### Required work
Write out, unchanged, the lines from the one holding "What is the measured interval" to the close of the listing. Both the first and last lines belong in it.
-.-.-
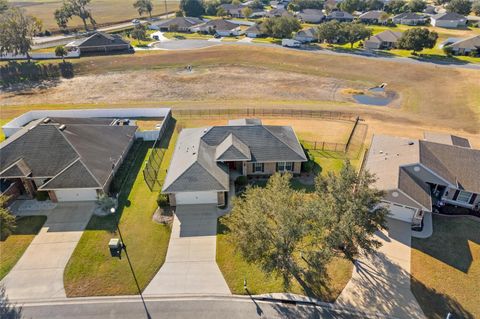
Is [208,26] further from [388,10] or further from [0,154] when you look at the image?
[0,154]

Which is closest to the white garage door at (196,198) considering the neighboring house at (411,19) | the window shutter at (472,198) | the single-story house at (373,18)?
the window shutter at (472,198)

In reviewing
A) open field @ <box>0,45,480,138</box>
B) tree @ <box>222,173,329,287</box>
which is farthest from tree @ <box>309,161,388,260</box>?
open field @ <box>0,45,480,138</box>

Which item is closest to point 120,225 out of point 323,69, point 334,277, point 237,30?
point 334,277

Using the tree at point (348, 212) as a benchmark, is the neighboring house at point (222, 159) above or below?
below

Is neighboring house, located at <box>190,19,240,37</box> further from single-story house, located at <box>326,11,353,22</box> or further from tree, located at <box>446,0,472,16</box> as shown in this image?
tree, located at <box>446,0,472,16</box>

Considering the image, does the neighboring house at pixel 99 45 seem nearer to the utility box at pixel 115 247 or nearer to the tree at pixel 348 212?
the utility box at pixel 115 247
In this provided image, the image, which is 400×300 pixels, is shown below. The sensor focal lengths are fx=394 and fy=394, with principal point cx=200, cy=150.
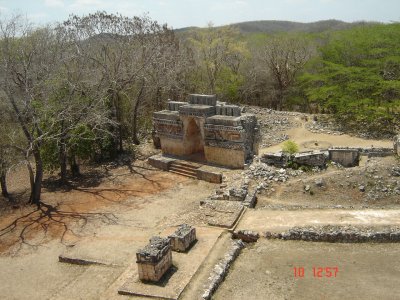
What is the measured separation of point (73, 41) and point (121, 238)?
12908mm

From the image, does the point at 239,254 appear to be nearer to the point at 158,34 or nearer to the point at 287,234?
the point at 287,234

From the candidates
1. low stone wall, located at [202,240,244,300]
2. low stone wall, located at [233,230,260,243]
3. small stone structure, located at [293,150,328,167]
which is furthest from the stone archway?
low stone wall, located at [202,240,244,300]

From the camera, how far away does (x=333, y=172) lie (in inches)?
680

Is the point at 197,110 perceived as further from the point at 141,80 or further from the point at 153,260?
the point at 153,260

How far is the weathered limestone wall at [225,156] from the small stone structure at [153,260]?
859 cm

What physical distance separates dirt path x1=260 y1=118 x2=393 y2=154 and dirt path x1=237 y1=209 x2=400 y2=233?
8.29 metres

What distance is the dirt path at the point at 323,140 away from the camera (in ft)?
74.3

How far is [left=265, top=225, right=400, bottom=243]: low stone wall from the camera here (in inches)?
490

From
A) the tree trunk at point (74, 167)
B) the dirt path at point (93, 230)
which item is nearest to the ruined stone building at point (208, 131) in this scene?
the dirt path at point (93, 230)

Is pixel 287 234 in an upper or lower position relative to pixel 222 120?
lower

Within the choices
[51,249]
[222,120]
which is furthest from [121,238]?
[222,120]

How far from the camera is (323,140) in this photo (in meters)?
23.7

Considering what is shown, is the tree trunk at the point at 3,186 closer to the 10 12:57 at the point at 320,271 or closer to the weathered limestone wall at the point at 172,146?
the weathered limestone wall at the point at 172,146

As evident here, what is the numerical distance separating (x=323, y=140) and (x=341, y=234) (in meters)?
11.9
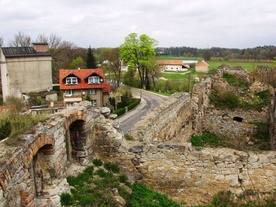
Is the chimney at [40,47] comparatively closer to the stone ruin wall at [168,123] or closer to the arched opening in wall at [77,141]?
the stone ruin wall at [168,123]

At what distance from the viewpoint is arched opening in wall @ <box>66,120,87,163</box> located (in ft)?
29.7

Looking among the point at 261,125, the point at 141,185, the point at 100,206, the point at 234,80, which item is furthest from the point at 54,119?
the point at 234,80

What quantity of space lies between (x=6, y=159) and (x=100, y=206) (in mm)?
2585

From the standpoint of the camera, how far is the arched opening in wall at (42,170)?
694 centimetres

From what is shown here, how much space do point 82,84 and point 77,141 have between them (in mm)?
34690

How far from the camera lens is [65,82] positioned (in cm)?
4284

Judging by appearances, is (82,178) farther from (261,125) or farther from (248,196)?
(261,125)

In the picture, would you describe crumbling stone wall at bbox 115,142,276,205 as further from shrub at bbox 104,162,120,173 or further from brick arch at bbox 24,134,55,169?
brick arch at bbox 24,134,55,169

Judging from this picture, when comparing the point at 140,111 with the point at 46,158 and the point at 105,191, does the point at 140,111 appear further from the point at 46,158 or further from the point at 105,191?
the point at 46,158

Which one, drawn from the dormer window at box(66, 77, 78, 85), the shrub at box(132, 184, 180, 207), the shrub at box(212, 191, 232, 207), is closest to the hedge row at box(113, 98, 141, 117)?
the dormer window at box(66, 77, 78, 85)

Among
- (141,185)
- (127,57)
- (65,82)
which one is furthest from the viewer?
(127,57)

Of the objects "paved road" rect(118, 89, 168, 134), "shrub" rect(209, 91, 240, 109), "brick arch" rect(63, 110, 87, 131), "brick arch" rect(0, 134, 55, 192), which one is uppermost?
"brick arch" rect(63, 110, 87, 131)

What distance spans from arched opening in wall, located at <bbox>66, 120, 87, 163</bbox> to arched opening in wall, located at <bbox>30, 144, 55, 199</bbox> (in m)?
1.73

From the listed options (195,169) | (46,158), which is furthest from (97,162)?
(195,169)
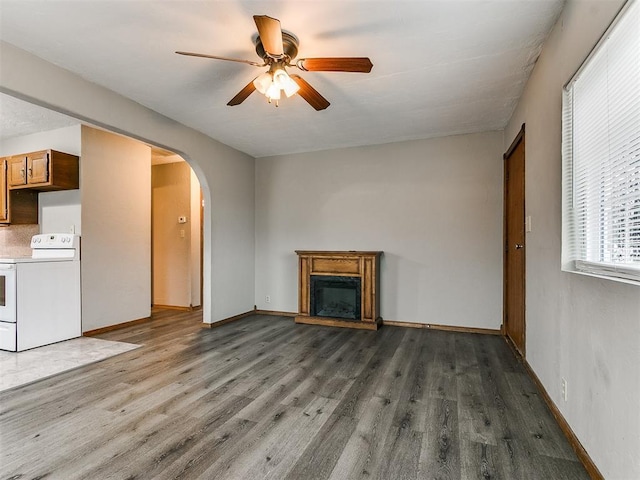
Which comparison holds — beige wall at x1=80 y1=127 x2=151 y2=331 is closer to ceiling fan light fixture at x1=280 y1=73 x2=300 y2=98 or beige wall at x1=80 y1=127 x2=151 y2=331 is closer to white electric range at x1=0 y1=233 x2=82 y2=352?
white electric range at x1=0 y1=233 x2=82 y2=352

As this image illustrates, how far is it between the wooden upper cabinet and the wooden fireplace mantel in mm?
2999

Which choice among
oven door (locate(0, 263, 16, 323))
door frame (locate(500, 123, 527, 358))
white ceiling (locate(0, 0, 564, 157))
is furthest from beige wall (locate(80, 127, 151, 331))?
door frame (locate(500, 123, 527, 358))

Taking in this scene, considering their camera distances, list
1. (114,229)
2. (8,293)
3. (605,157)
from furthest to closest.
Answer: (114,229) → (8,293) → (605,157)

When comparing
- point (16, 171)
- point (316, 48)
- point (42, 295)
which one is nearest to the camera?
point (316, 48)

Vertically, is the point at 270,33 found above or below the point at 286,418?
above

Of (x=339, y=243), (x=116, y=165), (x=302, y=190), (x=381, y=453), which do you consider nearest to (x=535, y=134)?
(x=381, y=453)

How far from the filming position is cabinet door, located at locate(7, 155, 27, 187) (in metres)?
4.10

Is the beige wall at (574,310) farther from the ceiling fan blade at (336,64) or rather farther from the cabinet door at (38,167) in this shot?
the cabinet door at (38,167)

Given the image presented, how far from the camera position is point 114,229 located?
447cm

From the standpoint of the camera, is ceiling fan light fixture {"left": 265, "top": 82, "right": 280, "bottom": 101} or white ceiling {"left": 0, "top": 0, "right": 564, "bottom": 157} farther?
ceiling fan light fixture {"left": 265, "top": 82, "right": 280, "bottom": 101}

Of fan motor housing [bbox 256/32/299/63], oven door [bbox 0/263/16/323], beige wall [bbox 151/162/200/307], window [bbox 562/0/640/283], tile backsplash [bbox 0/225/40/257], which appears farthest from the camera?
beige wall [bbox 151/162/200/307]

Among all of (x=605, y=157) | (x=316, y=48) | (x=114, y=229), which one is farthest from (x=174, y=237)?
(x=605, y=157)

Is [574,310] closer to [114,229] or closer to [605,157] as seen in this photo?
[605,157]

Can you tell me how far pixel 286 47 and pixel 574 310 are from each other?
2.42 meters
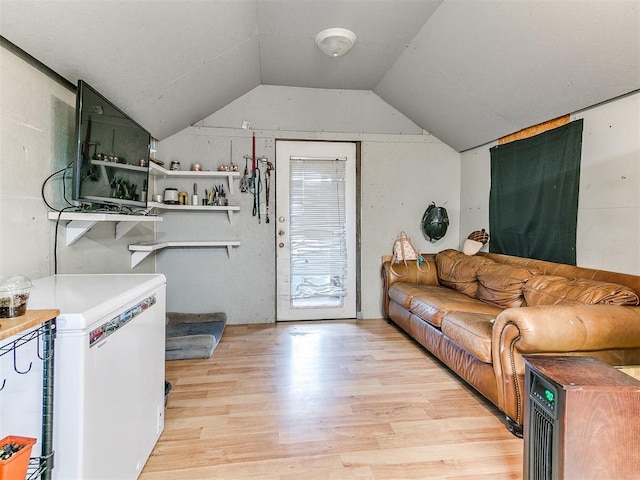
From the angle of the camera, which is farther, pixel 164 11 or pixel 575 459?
pixel 164 11

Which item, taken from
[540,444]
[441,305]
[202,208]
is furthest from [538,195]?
[202,208]

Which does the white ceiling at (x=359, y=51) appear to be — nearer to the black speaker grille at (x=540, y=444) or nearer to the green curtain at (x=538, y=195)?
the green curtain at (x=538, y=195)

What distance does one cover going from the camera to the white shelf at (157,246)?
2.76 meters

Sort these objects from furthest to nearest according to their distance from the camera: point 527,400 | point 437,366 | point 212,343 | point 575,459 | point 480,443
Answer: point 212,343, point 437,366, point 480,443, point 527,400, point 575,459

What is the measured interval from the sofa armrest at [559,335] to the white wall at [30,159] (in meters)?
2.38

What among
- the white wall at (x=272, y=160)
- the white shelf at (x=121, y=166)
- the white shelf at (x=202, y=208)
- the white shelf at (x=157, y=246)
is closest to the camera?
the white shelf at (x=121, y=166)

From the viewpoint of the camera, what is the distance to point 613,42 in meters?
1.79

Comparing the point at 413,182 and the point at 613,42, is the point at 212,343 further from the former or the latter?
the point at 613,42

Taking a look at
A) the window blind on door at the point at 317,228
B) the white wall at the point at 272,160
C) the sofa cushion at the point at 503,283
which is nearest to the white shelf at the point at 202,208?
the white wall at the point at 272,160

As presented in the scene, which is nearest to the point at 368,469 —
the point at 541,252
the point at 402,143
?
the point at 541,252

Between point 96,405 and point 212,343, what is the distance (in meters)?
1.75

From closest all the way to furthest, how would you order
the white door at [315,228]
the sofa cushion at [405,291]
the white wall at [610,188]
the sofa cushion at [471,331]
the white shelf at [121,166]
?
the white shelf at [121,166], the sofa cushion at [471,331], the white wall at [610,188], the sofa cushion at [405,291], the white door at [315,228]

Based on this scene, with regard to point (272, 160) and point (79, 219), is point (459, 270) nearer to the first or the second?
point (272, 160)

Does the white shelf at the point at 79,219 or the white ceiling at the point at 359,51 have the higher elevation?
the white ceiling at the point at 359,51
-.-.-
### Completed task
What is the measured interval from the sofa armrest at [559,335] to the white wall at [30,159] (in meters)?
2.38

What among
- the white wall at (x=272, y=160)
- the white shelf at (x=121, y=166)
- the white shelf at (x=202, y=208)
- the white shelf at (x=157, y=246)
is closest to the camera?
the white shelf at (x=121, y=166)

From the viewpoint of the camera, what is the distance to point 613,42 in meters?
1.79

Comparing the point at 413,182 and the point at 613,42, is the point at 212,343 further from the former or the latter?
the point at 613,42

Taking a look at
A) the window blind on door at the point at 317,228
B) the white wall at the point at 272,160
C) the sofa cushion at the point at 503,283
which is nearest to the white shelf at the point at 202,208?
the white wall at the point at 272,160

As presented in the scene, which is nearest to the point at 368,469 —
the point at 541,252
the point at 402,143
?
the point at 541,252

Between point 96,405 and point 212,343, what is the distance (in meters)?
1.75

From closest all the way to furthest, how would you order
the white door at [315,228]
the sofa cushion at [405,291]
the white wall at [610,188]
the sofa cushion at [471,331]
the white shelf at [121,166]
?
the white shelf at [121,166], the sofa cushion at [471,331], the white wall at [610,188], the sofa cushion at [405,291], the white door at [315,228]

Based on this scene, with regard to point (272, 160) and point (79, 219), is point (459, 270) nearer to the first or the second?
point (272, 160)

Does the white shelf at the point at 79,219 or the white ceiling at the point at 359,51 have the higher elevation?
the white ceiling at the point at 359,51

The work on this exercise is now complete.